▸ STORED RECORDS
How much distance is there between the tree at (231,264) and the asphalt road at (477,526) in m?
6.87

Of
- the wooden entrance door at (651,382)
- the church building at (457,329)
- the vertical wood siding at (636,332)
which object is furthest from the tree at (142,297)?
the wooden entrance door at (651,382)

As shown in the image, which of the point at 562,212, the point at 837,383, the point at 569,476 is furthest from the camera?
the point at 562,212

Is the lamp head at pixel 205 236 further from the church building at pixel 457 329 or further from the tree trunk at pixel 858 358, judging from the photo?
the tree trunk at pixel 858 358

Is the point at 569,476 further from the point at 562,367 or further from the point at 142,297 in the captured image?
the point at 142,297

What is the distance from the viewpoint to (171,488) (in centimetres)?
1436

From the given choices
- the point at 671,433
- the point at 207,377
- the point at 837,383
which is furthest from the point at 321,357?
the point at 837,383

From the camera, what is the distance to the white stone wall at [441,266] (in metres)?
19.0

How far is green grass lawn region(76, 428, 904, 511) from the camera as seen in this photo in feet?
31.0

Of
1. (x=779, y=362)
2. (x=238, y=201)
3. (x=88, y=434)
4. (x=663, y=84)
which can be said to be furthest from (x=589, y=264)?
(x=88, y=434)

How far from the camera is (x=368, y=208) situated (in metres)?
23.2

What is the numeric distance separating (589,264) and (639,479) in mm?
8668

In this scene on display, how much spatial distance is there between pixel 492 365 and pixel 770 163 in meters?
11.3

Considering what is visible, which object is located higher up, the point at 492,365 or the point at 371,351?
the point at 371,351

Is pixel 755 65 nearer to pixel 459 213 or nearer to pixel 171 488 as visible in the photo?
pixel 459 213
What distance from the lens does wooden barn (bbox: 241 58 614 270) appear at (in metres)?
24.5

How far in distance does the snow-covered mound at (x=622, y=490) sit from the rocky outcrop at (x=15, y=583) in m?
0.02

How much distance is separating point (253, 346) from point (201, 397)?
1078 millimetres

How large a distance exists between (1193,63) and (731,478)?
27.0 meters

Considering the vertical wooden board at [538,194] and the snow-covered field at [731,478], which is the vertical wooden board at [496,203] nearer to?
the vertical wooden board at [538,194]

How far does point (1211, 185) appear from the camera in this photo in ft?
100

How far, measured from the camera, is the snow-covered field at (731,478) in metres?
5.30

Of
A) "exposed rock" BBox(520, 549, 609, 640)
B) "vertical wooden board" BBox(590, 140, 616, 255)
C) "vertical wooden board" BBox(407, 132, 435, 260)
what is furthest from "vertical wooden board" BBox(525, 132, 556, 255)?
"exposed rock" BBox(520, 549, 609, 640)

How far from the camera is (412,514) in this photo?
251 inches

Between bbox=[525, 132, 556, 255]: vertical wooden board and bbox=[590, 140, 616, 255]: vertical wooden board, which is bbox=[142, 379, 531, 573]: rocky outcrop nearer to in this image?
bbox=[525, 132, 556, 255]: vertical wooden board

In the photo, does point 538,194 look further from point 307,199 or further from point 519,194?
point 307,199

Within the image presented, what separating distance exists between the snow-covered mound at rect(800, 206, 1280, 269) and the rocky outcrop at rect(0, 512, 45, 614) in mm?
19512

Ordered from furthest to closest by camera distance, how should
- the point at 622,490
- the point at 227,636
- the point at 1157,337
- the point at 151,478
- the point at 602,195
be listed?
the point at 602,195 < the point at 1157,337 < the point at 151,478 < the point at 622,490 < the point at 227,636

▸ REQUIREMENT
Please turn the part of the records that opens with the line containing "What distance from" and closes with the last line of the records into a numbered list, leaving out any blank lines.

▸ FINAL RESULT
1. What distance from the lens does wooden barn (bbox: 241 58 614 270) appear at (in metres)?
2. 24.5
3. How far in distance does the snow-covered mound at (x=622, y=490) sit from the rocky outcrop at (x=15, y=583) in m?
4. 0.02
5. How much distance is separating point (253, 346) from point (201, 397)?
6. 1078 millimetres
7. How large a distance exists between (1193,63) and (731,478)?
8. 27.0 meters
9. Considering the vertical wooden board at [538,194] and the snow-covered field at [731,478], which is the vertical wooden board at [496,203] nearer to?
10. the vertical wooden board at [538,194]
11. How far does point (1211, 185) appear from the camera in this photo in ft?
12. 100
13. How far, measured from the camera, is the snow-covered field at (731,478) in metres?
14. 5.30
15. Of
16. A) "exposed rock" BBox(520, 549, 609, 640)
17. B) "vertical wooden board" BBox(590, 140, 616, 255)
18. C) "vertical wooden board" BBox(407, 132, 435, 260)
19. what is furthest from "vertical wooden board" BBox(525, 132, 556, 255)?
20. "exposed rock" BBox(520, 549, 609, 640)
21. How far from the camera is (412,514) in this photo?
22. 251 inches
23. Between bbox=[525, 132, 556, 255]: vertical wooden board and bbox=[590, 140, 616, 255]: vertical wooden board, which is bbox=[142, 379, 531, 573]: rocky outcrop nearer to in this image?
24. bbox=[525, 132, 556, 255]: vertical wooden board
25. In the photo, does point 538,194 look further from point 307,199 or further from point 519,194?
26. point 307,199
27. Within the image presented, what separating distance exists between the snow-covered mound at rect(800, 206, 1280, 269) and the rocky outcrop at rect(0, 512, 45, 614) in mm?
28. 19512
29. Ordered from furthest to closest by camera distance, how should
30. - the point at 622,490
31. - the point at 227,636
32. - the point at 1157,337
33. - the point at 151,478
34. - the point at 602,195
35. be listed?
36. the point at 602,195 < the point at 1157,337 < the point at 151,478 < the point at 622,490 < the point at 227,636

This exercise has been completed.